> [WORK REQUEST 1]: In the branding interview, rewrite the paragraph beginning "The question is not about platforms or supports" as a short bulleted list that keeps its main points.
> [WORK REQUEST 2]: List every people that the branding interview names as having built Barcelona.

Top of PROVIDED TEXT

In a digital era, contact and emotions need to be kept alive. We can show our work on our site and deliver keynotes, but senses will never disappear. Our book showcases the agency’s soul and connects us to past and prospective clients. You can touch it; you can smell it. You can see 10 pieces of work at the same time and “feel” the taste of our work. It is an “organoleptic” tool! It’s the same as when you try to explain a recipe or describe a new restaurant — it’s better to try it.
As new platforms and pixel sizes for various devices are created, how do you think branding will evolve?
The question is not about platforms or supports. There will always be different devices and new systems to communicate. The question is about what to communicate, why your logo should evolve and how your brand should be different from others. The use of color (or not using color) is more important than the size of the pixel. Branding should evolve inversely, going back to its roots — simple, nice and fresh.
Branding is oftentimes an arduous, deeply passionate process for everyone involved. How do you keep everyone, including both your team and clients, objective and working towards the optimal brand image?
Keeping the work simple and easy to manage. No complicated documents, avoiding keynotes and, above all, working together from the beginning. Understanding our client is the most important part of the process.
How does your agency try to incorporate Spanish culture into creative strategies and tactics (i.e., design, aesthetic, cultural norms)?
95 percent of our team is Spanish — that’s why we do not need to try to incorporate Spanish culture into our creative strategies. It forms part of our DNA. We’re Latin, and the Mediterranean inspires light and creativity that’s difficult to find in other countries; but we also keep an eye on trends coming from other cultures and develop our own view, adapting to the local culture of each client.
I think creativity is something natural for us because of our history and culture during the last 2,000 years: Barcelona is a place built through Phoenicians, Greeks, Romans and Arabs, and it has been one of the most relevant ports of the Mediterranean.
In your opinion, what strategies have brands from abroad employed to win favor with Spanish consumers? Any that failed miserably?

Bottom of PROVIDED TEXT
Top of INFORMATION

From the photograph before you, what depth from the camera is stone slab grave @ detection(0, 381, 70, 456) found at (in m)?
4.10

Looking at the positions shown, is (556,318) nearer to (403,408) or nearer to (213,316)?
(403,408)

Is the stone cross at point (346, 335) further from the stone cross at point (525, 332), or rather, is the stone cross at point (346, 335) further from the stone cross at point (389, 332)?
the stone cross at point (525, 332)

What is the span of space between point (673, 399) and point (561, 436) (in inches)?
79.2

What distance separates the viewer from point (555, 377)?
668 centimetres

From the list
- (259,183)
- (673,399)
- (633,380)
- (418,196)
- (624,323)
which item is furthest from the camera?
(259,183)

Bottom of INFORMATION
Top of INFORMATION

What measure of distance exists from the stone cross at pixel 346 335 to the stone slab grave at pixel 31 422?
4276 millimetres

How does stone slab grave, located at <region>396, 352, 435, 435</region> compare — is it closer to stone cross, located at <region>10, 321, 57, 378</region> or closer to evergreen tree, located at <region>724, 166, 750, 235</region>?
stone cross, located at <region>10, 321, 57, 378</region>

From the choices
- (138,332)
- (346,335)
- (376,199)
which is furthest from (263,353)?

Bottom of INFORMATION

> [RESPONSE BOX 1]:
- The issue is not platforms or supports, since there will always be different devices and new systems to communicate.
- What matters is what to communicate, why a logo should evolve and how a brand should differ from others.
- The use of color, or not using color, matters more than pixel size.
- Branding should evolve inversely, going back to its roots: simple, nice and fresh.

> [RESPONSE BOX 2]: Phoenicians, Greeks, Romans, Arabs